Location
- Rhode Island United States

District information
- Type: Public
- Motto: Respect and Responsibility for all
- Grades: PK-12
- Established: 1958
- Superintendent: Gina Picard
- Accreditation: NEASC

Students and staff
- Students: 3,800
- District mascot: The Charger
- Colors: Green and white

Other information
- Website: http://www.chariho.k12.ri.us

= Chariho Regional School District =

Rhode Island school district

Chariho is a regional school district located in southern Rhode Island shared by three adjacent towns; Charlestown, Richmond, and Hopkinton. The name Chariho is a portmanteau derived by taking the first two letters from each town name and combining them together.
The district operates four elementary schools, two of which are located in Hopkinton, in the villages of Ashaway and Hope Valley, one in Charlestown, and one in Richmond. The Chariho campus located in the Richmond village of Wood River Junction houses the Middle and High Schools, as well as the Chariho Career And Technical Center.

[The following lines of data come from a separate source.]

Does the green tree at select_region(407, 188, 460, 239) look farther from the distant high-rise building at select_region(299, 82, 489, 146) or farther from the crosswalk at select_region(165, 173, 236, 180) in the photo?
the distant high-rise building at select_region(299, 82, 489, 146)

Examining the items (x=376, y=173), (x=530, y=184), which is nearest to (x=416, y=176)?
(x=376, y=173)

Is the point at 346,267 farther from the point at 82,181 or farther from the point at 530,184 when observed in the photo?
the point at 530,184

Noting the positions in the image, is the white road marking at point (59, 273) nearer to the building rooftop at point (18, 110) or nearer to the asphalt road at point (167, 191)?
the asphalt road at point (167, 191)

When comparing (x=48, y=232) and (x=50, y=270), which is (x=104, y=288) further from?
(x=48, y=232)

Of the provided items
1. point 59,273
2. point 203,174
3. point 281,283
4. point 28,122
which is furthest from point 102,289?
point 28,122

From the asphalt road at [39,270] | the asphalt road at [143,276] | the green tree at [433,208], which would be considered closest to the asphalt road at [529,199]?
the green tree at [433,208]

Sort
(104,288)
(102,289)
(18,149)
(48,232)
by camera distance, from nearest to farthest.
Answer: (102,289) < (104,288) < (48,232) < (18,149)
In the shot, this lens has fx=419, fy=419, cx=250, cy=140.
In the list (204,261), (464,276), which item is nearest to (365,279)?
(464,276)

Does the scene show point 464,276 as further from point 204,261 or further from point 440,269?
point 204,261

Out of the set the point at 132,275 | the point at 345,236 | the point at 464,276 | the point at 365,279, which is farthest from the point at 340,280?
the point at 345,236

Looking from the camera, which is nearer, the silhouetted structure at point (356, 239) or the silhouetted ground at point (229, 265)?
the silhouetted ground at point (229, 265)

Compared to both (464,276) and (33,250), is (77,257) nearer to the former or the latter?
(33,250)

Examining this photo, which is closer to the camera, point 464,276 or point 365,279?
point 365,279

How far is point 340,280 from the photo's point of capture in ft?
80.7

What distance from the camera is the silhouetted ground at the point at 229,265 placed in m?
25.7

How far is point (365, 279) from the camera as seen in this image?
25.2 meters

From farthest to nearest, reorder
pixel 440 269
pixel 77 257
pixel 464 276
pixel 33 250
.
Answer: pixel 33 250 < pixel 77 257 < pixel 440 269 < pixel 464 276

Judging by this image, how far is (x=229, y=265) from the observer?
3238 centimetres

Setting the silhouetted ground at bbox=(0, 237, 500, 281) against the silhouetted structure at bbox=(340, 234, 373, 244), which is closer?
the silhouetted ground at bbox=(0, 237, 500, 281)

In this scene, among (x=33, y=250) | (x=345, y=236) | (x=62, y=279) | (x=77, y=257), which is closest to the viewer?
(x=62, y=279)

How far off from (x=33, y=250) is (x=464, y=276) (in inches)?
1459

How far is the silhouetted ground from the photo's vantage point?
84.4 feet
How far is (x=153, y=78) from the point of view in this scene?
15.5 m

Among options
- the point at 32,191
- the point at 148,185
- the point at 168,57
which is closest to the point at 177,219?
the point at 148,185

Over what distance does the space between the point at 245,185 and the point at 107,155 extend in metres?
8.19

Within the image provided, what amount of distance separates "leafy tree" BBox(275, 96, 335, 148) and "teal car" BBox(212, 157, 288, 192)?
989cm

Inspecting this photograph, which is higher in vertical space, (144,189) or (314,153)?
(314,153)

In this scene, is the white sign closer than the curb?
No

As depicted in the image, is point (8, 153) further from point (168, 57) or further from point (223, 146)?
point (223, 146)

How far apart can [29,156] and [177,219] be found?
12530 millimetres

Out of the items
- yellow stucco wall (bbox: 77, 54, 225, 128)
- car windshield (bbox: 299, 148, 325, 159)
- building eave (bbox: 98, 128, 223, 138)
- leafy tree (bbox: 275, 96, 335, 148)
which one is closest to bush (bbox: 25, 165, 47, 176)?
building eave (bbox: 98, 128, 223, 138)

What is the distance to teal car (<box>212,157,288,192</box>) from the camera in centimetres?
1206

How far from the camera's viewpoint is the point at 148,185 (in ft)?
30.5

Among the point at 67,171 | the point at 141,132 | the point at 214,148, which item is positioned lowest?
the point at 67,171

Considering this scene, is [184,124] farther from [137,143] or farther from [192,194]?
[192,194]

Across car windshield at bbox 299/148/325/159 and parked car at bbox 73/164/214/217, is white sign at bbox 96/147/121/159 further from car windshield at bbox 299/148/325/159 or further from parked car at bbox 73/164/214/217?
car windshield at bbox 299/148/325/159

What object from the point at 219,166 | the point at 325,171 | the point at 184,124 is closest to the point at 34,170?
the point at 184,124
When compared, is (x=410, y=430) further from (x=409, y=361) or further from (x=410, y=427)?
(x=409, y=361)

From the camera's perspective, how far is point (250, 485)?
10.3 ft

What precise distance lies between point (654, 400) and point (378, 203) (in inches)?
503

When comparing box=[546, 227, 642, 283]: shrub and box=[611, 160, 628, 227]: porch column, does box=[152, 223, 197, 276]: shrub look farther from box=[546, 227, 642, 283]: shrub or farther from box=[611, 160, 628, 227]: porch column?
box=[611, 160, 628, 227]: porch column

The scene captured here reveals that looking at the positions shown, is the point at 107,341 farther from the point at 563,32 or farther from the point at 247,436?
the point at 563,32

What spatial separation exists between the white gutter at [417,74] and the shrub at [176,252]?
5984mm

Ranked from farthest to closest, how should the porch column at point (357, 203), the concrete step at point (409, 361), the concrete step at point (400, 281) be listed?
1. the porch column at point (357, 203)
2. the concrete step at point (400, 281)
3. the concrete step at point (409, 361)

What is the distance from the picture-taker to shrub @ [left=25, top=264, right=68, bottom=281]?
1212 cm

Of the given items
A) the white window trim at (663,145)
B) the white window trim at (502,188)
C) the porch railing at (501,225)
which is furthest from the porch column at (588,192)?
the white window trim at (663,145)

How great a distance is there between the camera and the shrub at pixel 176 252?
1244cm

Chariho Regional Junior-Senior High School (its full name) opened in the fall of 1960; prior to that year, students attended schools in nearby South Kingstown or Westerly. The first class to attend the school for all six grades was the class of 1966. That same year, Chariho won the Rhode Island Interscholastic League statewide baseball championship.

Enrollment of the High School is around 1200 students including 430 in the Career and Technical school (as of 2012). Students from surrounding districts can attend the Chariho Career And Technical Center.

The Chariho Act is the legislation governing the regional school district. Each town contributes taxes proportionally based on student enrollment.

The name Chariho is also often used to describe the region including its three towns, as a number of local organizations and businesses have used the name.